Pour conclure cette série prise au MoMA, je vous propose quelques mots sur cette expérience particulière que peut susciter l’art moderne, en particulier dans le contexte d’un musée. Le regard cherche à apprécier l’oeuvre pour l’oeuvre, mais certains choix des curateurs finissent immanquablement par nous interpeller. C’est en partie l’effet recherché, mais encore faut-il prendre le temps de jouer le jeu…
À chaque fois que je visite un musée d’art moderne, j’entends au moins une personne sortir ce genre de commentaires lapidaires : « Peuh! Ma petite nièce de 5 ans fait mieux! Ça ne vaut même pas le prix du cadre! On veut rire de moi! Remboursez! »

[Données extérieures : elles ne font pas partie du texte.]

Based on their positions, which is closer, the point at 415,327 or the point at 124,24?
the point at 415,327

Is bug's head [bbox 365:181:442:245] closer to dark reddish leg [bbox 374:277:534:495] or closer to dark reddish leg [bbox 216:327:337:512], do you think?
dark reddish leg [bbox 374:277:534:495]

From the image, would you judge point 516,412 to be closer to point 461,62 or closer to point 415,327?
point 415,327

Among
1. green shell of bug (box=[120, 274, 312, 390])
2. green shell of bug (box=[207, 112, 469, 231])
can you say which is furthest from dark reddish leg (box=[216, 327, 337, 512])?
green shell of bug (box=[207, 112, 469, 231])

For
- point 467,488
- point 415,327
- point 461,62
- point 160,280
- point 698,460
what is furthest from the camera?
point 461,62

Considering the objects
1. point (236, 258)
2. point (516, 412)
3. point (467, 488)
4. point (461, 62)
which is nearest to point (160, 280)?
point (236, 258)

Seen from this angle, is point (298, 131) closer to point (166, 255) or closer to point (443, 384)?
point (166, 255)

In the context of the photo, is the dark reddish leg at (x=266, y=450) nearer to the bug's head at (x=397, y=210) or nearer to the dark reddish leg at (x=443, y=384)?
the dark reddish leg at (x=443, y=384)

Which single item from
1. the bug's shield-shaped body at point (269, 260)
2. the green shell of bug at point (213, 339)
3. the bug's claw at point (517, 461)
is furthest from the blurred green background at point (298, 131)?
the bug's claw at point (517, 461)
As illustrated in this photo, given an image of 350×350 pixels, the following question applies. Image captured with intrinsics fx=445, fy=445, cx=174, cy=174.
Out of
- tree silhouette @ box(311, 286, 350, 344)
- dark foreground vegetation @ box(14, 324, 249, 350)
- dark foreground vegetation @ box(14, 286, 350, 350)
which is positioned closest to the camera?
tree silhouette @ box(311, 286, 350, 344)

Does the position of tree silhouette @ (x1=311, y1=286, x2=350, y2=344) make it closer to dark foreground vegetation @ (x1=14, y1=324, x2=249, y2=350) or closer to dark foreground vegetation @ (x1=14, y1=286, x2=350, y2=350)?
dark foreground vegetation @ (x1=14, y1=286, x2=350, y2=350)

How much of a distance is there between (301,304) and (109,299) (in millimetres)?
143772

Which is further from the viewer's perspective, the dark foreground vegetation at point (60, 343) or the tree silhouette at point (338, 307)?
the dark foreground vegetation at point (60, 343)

Cette fois-ci, c’était un jeune français dans la vingtaine, dont l’agressivité des propos n’avait d’égale que la vitesse à laquelle il traversait les salles. Je crois que j’ai moi-même déjà dit de telles énormités la toute première fois que j’ai visité une exposition d’art moderne. Par la suite, j’ai lu quelques livres, visité quelques villes, suivi quelques cours…
Le jeune homme était si énervé que j’ai songé un instant l’arrêter pour lui suggérer de ralentir. J’aurais aimé lui expliquer que les artistes ont un cheminement et une démarche qui leur sont propres, mais ce, toujours au sein d’une évolution historique plus vaste et complexe encore. Autour de l’équation historique gravite aussi un chaotique système d’influences, mélange de contacts interpersonnels, d’écoles de pensées, de talent, de chance, d’alliances et de réseaux mercantiles, lequel système finit par attribuer à certains noms plus de valeur qu’à d’autres. Avoir quelques bases d’histoire de l’art est souvent nécessaire pour sinon apprécier, au moins comprendre l’évolution de sa définition, au-delà de l’esthétisme brut.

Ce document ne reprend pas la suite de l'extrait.